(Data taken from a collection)
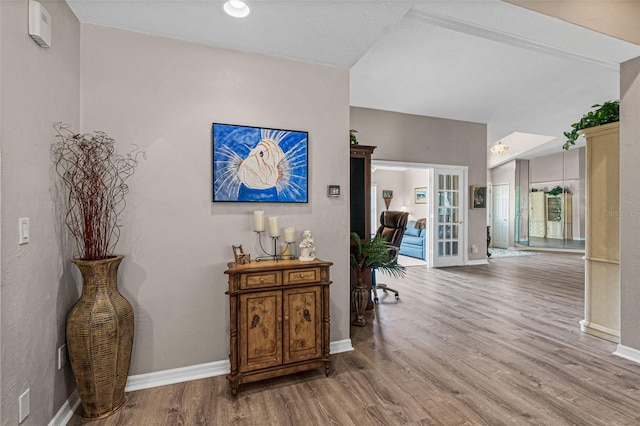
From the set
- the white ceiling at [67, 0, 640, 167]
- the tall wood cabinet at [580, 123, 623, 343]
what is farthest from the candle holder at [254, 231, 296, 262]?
the tall wood cabinet at [580, 123, 623, 343]

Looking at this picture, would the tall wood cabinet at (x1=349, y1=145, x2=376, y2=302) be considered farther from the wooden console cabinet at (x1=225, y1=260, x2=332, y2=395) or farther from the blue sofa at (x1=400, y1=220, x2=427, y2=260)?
the blue sofa at (x1=400, y1=220, x2=427, y2=260)

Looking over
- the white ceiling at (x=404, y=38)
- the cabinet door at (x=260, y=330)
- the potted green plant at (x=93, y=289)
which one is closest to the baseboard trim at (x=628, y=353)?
the white ceiling at (x=404, y=38)

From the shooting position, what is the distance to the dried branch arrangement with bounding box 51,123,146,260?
195cm

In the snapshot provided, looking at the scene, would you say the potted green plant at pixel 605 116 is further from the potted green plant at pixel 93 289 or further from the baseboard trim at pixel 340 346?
the potted green plant at pixel 93 289

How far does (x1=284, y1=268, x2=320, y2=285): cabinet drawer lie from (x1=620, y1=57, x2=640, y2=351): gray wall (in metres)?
2.58

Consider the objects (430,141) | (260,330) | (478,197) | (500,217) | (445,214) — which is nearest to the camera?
(260,330)

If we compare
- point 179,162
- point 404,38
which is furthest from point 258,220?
point 404,38

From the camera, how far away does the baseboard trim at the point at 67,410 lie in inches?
71.5

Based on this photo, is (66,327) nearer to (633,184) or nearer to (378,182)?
(633,184)

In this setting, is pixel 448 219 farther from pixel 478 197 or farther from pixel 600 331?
pixel 600 331

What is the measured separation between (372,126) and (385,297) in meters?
3.19

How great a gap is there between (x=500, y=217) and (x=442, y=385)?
9774 millimetres

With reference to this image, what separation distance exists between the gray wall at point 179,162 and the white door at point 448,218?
4.74 m

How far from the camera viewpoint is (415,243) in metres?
7.57
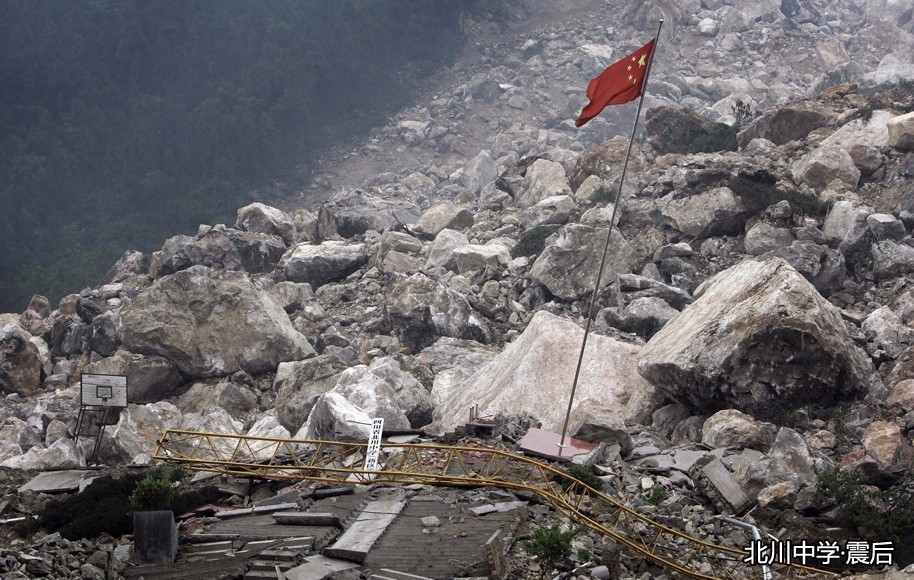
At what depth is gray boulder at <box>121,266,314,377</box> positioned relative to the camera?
19688 mm

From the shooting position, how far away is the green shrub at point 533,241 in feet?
76.0

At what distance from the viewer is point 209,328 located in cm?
1994

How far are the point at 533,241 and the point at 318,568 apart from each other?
16.5 m

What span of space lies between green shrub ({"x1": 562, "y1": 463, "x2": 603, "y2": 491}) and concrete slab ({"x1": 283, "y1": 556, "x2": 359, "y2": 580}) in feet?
9.88

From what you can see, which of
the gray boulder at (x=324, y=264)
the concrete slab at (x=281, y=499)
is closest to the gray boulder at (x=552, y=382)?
the concrete slab at (x=281, y=499)

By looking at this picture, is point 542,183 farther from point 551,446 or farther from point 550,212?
point 551,446

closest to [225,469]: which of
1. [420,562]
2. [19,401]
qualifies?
[420,562]

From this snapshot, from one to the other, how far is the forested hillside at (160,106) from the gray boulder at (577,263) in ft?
79.5

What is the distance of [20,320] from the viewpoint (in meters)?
24.9

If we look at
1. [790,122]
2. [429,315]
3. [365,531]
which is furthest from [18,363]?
[790,122]

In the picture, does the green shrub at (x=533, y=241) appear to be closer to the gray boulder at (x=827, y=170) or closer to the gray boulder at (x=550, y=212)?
the gray boulder at (x=550, y=212)

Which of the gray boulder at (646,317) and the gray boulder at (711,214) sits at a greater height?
the gray boulder at (711,214)

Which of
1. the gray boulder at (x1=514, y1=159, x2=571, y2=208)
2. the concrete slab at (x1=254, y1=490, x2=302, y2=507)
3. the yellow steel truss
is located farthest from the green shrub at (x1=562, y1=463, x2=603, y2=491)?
the gray boulder at (x1=514, y1=159, x2=571, y2=208)

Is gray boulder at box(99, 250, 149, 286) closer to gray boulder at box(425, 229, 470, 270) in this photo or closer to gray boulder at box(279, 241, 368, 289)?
gray boulder at box(279, 241, 368, 289)
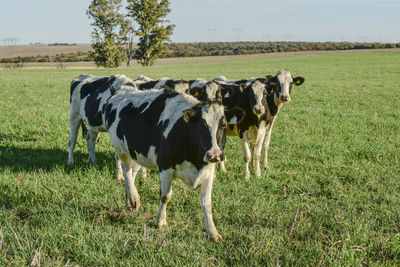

● **Given problem**
Can you retype every row above word for word, leaving the pictures out of your copy?

● **Answer to this task**
From the set
- the white ceiling at [67, 0, 640, 167]
- the tall wood cabinet at [580, 123, 623, 343]
what is farthest from the candle holder at [254, 231, 296, 262]?
the tall wood cabinet at [580, 123, 623, 343]

Looking at this picture, would the tall wood cabinet at (x1=349, y1=145, x2=376, y2=302) be considered farther from the wooden console cabinet at (x1=225, y1=260, x2=332, y2=395) or farther from the blue sofa at (x1=400, y1=220, x2=427, y2=260)?
the blue sofa at (x1=400, y1=220, x2=427, y2=260)

Looking over
- the white ceiling at (x=404, y=38)
- the cabinet door at (x=260, y=330)
- the potted green plant at (x=93, y=289)
which one is closest to the baseboard trim at (x=628, y=353)?
the white ceiling at (x=404, y=38)

From the shooting position, what is the distance to the dried branch arrangement with bounding box 51,123,146,260?
195cm

In the snapshot provided, looking at the scene, would you say the potted green plant at pixel 605 116 is further from the potted green plant at pixel 93 289 or further from the baseboard trim at pixel 340 346?
the potted green plant at pixel 93 289

How far does (x1=284, y1=268, x2=320, y2=285): cabinet drawer lie from (x1=620, y1=57, x2=640, y2=351): gray wall (in metres)?
2.58

Consider the objects (430,141) | (260,330) | (478,197) | (500,217) | (445,214) — which is nearest to the camera?
(260,330)

If we compare
- point 179,162
- point 404,38
which is furthest from point 258,220?
point 404,38

From the camera, how far away does the baseboard trim at the point at 67,410 lie in inches?
71.5

Based on this photo, is (66,327) nearer to (633,184) or nearer to (378,182)?
(633,184)

In this setting, is pixel 448 219 farther from pixel 478 197 or farther from pixel 600 331?
pixel 600 331

What is the measured separation between (372,126) and (385,297) in meters?
3.19

How great a gap is there between (x=500, y=217) and (x=442, y=385)?
9774 millimetres

With reference to this image, what separation distance exists between the gray wall at point 179,162 and the white door at point 448,218?
4.74 m

How far from the camera viewpoint is (415,243) in metres?
7.57
At what depth is gray boulder at <box>121,266,314,377</box> positioned relative to the camera?
19688 mm

From the shooting position, how far away is the green shrub at point 533,241 in feet?
76.0

At what distance from the viewer is point 209,328 located in cm?
1994

How far are the point at 533,241 and the point at 318,568 apart from each other?
16.5 m

What span of space lies between green shrub ({"x1": 562, "y1": 463, "x2": 603, "y2": 491}) and concrete slab ({"x1": 283, "y1": 556, "x2": 359, "y2": 580}) in feet?
9.88

From what you can see, which of
the gray boulder at (x=324, y=264)
the concrete slab at (x=281, y=499)
is closest to the gray boulder at (x=552, y=382)?
the concrete slab at (x=281, y=499)

By looking at this picture, is point 542,183 farther from point 551,446 or farther from point 550,212?
point 551,446

closest to [225,469]: which of
1. [420,562]
2. [19,401]
qualifies?
[420,562]

From this snapshot, from one to the other, how far is the forested hillside at (160,106) from the gray boulder at (577,263) in ft?
79.5

What is the distance of [20,320] from the viewpoint (in meters)?
24.9

If we look at
1. [790,122]
2. [429,315]
3. [365,531]
which is furthest from [18,363]?
[790,122]

In the picture, does the green shrub at (x=533, y=241) appear to be closer to the gray boulder at (x=827, y=170) or closer to the gray boulder at (x=550, y=212)?
the gray boulder at (x=550, y=212)

Which of the gray boulder at (646,317) and the gray boulder at (711,214) sits at a greater height?
the gray boulder at (711,214)

Which of
1. the gray boulder at (x1=514, y1=159, x2=571, y2=208)
2. the concrete slab at (x1=254, y1=490, x2=302, y2=507)
3. the yellow steel truss
is located farthest from the green shrub at (x1=562, y1=463, x2=603, y2=491)?
the gray boulder at (x1=514, y1=159, x2=571, y2=208)

Is gray boulder at box(99, 250, 149, 286) closer to gray boulder at box(425, 229, 470, 270) in this photo or closer to gray boulder at box(279, 241, 368, 289)?
gray boulder at box(279, 241, 368, 289)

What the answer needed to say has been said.